—Vous avez été gentil de venir, Gaël. Je voulais vous écrire. J'ai un service à vous demander. Cet enfant doit disparaître. J'ai compté sur vous.
—Sur moi!
La princesse ne s'attarda pas à l'accablement de Gaël. Elle parlait avec une extrême difficulté, mais énergique, héroïque en sa cruauté, elle voulait en finir.
—Oui, sur vous. Je sais, je sais, Gaël, que c'est un monstre, un fléau. Emportez-le.
—Il est si beau! dit Gaël, si délicat, si intelligent, oui, intelligent. Il a des mines, Madame, et il sourit, je vous le jure.

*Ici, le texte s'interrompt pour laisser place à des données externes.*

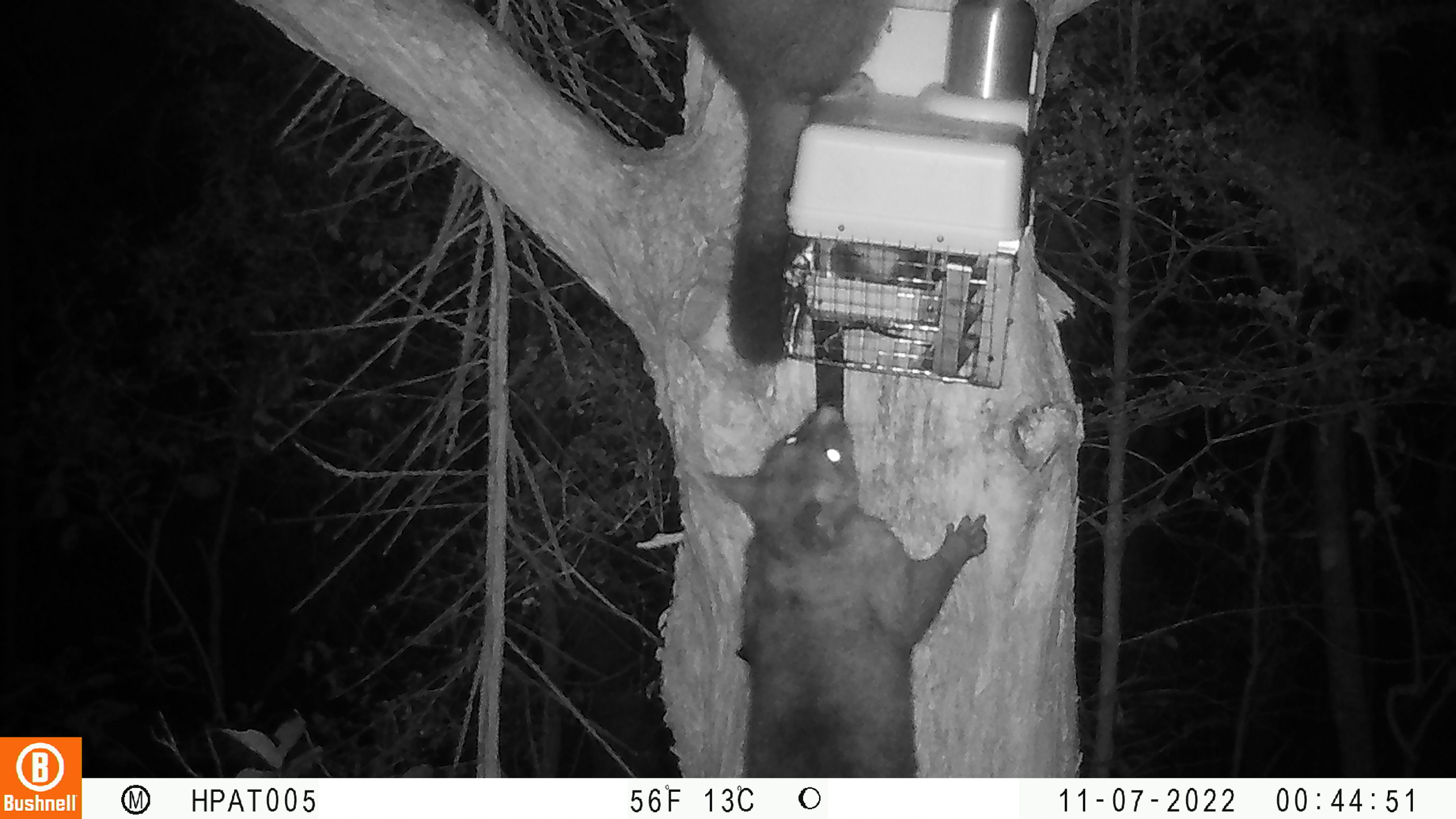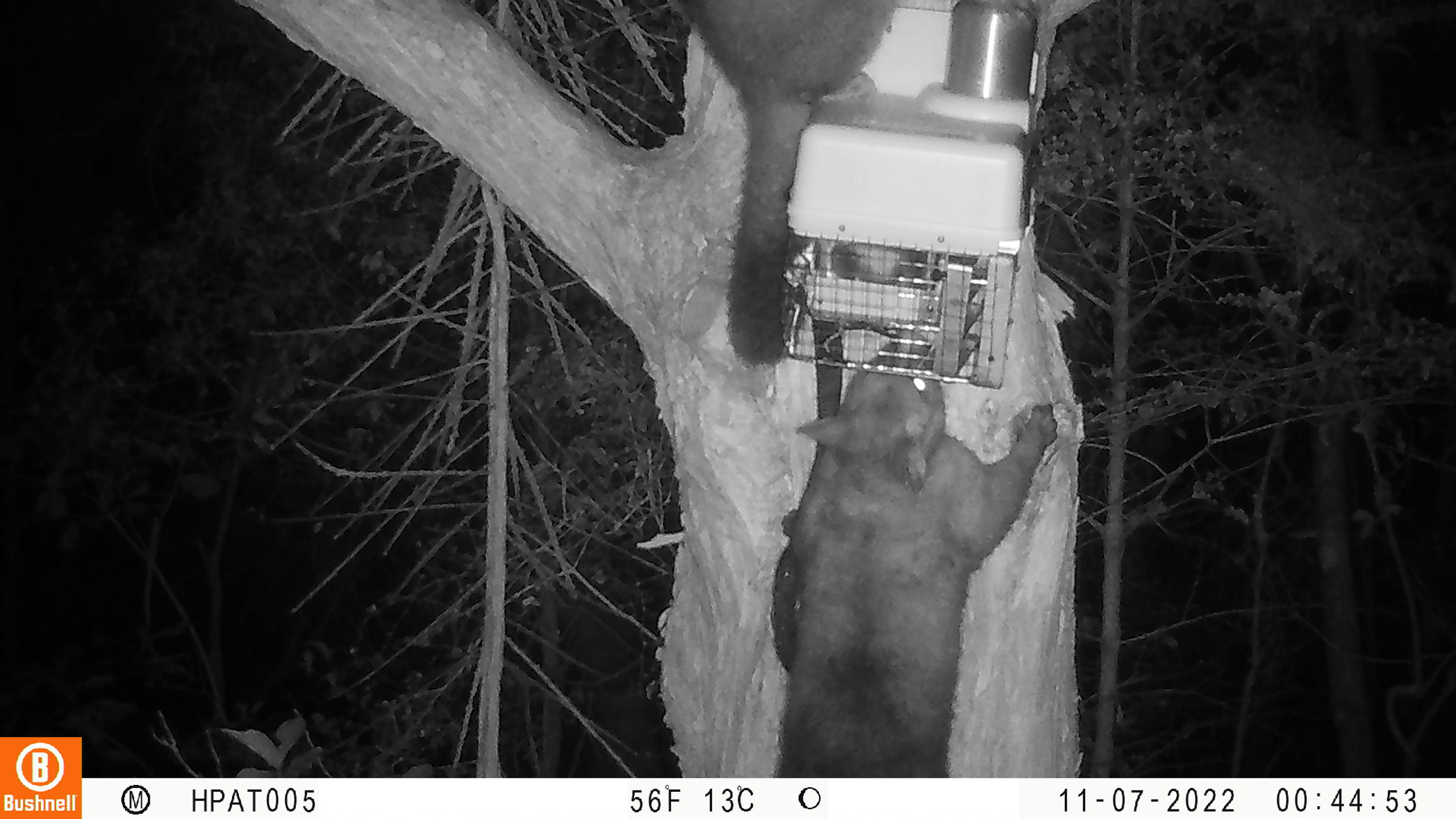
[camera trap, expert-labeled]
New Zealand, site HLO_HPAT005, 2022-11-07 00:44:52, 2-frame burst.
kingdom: Animalia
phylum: Chordata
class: Mammalia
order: Diprotodontia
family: Phalangeridae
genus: Trichosurus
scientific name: Trichosurus vulpecula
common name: common brushtail possum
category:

Voyez-le. Voyez-le. Vous ne pouvez pas ne pas l'aimer.
Il ne se refusait pas à une émotion d'enfant et de grand-père. C'était le petit qu'il avait toujours rêvé, le fils qu'il n'avait pas eu. Il l'avait d'abord chéri comme un magnifique arbuste d'expérience. C'était le premier être de la nouvelle race, le premier homme de l'ère neuve, c'était Demain—et la vie totale qu'il avait tant cherchée. Puis il l'avait charmé, touché naïvement: c'était son petit-fils, d'avance, et en mieux.
—Votre Altesse ne se rend pas compte, poursuivait-il. Vous êtes malade. Calmez-vous. Elle n'a plus le pouvoir de condamner à mort cet ange innocent...
—C'est vous qui ne vous rendez pas compte! interrompit-elle durement. Il ne s'agit pas d'exécuter un amant trop fidèle. Il faut sauver le vieux monde. Cet enfant est le fléau des rois, je le répète. C'est pis que la révolution. C'est le bâtard, enfin, le bâtard, vous entendez, pis que l'Antéchrist; il ne faut pas...
—Je ne suis pas un assassin, gémit Gaël.